Icemen Looking Forward to 20-Day Layoff
The Harvard men's hockey team now has a 20-day layoff before its next contest. It's going to need it.
The Harvard-Colgate game--which was postponed after the untimely death of Colgate Coach Terry Slater--has been rescheduled for January 6.
That gives the Crimson a grueling three-game stretch against Vermont (January 3), Dartmouth (January 4) and then Colgate.
Certainly, none of the three teams is an Eastern Collegiate Athletic Conference powerhouse, but the Crimson will, nonetheless, be faced with the prospect of spending four days on the road. Not the way most undergraduates spend their reading period.
To make matters worse, after the Northeastern trek, Harvard will have to gear up for two of the toughest ECAC opponents it will face all year, third-ranked Clarkson and eighth-ranked St. Lawrence.
Rest Up the 'D'
Harvard will also need the rest to patch up its injury-ridden defense.
Senior Captain Kevin Sneddon is still experiencing the back problems that have kept him out since Brown. Both senior defenseman Brian McCormack (strained shoulder) and senior goalie Allain Roy (twisted ankle) sat out Sunday's game against Cornell.
"These are not major injuries," Assistant Coach Jerry Pawloski said. "These are just bumps and bruises, just to keep them out of a few games. We're projecting to have them back for the [Great Lakes] Tournament."
Harvard's difficulties on the power play continued against Cornell, as the Crimson capitalized on only one of eight extra-man advantages. But compared to the rest of the ECAC, Harvard is doing quitenicely.
The Crimson, which has traditionally been a dominant force on power play opportunities, ranks second in the ECAC with 22.2 percent (10-of-45).
St. Lawrence, however, is way in front of the pack.
Behind its mighty offensive trio of Mike Lappin, Martin LaCroix and Dan LaPerriere, the Saints collected on 12-of-38 opportunities for a whopping 31.6 percent efficiency.
The Elis continue to shock the hockey world. Behind junior goalie John Hockin--who blocked 57 of 64 shots--Yale swept Princeton, 5-3 and 7-4, this weekend to bring the Elis to an impressive 6-0-1 ECAC record.
Yale has never won an ECAC title, and stumbled to a somber 9-11-2, ninth place finish last year.
Nevertheless, the Elis, who have no memory of a winning hockey season, are now poised atop the ECAC, ahead of Clarkson and St. Lawrence.
Interestingly enough, Yale is the only undefeated college hockey team in the nation.
A quick glance at the Elis schedule explains why.
Yale has played four home games in the infamous Yale Whale against Colgate, Cornell, Vermont and Princeton--not the most taxing of schedules.
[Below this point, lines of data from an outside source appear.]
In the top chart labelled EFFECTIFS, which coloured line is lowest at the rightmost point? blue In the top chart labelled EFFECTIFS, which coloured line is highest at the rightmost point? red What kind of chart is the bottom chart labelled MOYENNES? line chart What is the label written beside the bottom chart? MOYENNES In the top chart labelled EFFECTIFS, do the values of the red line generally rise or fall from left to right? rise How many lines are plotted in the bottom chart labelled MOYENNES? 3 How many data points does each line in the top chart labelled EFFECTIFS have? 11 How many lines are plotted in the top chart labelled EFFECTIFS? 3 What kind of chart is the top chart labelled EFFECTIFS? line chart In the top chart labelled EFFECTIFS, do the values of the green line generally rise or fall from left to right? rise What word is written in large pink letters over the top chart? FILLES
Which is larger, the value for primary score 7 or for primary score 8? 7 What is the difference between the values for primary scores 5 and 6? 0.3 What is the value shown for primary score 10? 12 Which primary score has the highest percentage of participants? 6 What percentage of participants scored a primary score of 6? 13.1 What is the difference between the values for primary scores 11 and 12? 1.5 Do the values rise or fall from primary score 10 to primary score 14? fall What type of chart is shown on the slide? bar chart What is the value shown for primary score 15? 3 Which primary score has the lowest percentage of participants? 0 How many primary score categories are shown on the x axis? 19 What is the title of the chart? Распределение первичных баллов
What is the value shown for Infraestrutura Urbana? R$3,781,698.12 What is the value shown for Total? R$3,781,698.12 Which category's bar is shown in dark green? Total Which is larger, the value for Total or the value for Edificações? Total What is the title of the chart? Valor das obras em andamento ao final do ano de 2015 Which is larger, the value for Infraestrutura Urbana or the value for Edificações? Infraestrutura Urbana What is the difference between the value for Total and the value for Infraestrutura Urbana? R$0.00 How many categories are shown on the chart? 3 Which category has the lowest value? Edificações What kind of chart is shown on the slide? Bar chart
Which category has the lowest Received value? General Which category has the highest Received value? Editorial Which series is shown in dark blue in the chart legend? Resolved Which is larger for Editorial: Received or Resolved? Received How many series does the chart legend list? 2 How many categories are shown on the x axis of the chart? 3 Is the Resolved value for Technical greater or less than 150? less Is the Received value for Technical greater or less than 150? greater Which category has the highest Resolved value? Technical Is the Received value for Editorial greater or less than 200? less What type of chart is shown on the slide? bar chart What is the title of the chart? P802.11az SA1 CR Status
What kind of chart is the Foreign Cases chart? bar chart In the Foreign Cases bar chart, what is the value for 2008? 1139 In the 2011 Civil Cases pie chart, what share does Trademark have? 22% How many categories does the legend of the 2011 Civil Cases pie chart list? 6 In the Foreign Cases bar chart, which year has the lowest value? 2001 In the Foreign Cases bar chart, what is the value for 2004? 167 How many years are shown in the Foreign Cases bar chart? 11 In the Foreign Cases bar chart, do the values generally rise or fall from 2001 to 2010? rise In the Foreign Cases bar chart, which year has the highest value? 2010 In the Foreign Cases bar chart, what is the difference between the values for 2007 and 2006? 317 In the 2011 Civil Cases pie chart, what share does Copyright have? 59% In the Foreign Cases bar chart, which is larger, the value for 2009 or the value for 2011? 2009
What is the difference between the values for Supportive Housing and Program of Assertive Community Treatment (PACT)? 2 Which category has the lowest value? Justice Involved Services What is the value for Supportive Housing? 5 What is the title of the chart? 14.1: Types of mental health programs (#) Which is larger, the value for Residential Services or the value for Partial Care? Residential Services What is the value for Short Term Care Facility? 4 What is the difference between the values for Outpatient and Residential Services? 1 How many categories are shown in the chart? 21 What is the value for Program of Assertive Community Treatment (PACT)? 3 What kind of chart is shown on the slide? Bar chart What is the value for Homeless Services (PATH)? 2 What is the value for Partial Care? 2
To the team's credit, the Elis did beat Brown and tie Harvard at home.
Junior Mark Kaufman (9-6-15), James Lavish (8-2-10) and Martin Leroux (2-10-12) lead the Eli attack.
Yale has a two more weeks to savor its undefeated season. But few expect it will continue past Christmas break.
The Elis take on 1990 NCAA champion Wisconsin in the Bank One Badger Hockey Showdown on December 27.
If Yale wins (it won't), the Elis take on first-ranked Maine (good luck).
The ECAC closes out the 1991 year with a showdown between two of the top teams in the nation.
St. Lawrence will visit cross-Arctic rival Clarkson this Friday at the Golden Knights' brand new Cheel Arena.
Expect a solid hockey game, as the ECAC's top offensive team, St. Lawrence, goes up against the top defensive unit, Clarkson.
St. Lawrence's steller Lappin-Lacroix-LaPerriere trio will be challenged by Clarkson's outstanding netminding. Golden Knights Chris Rogles and Jason Currie are second and third in the ECAC in save percentage, respectively.
Clarkson is also number one in power-play killing at 89.3 percent.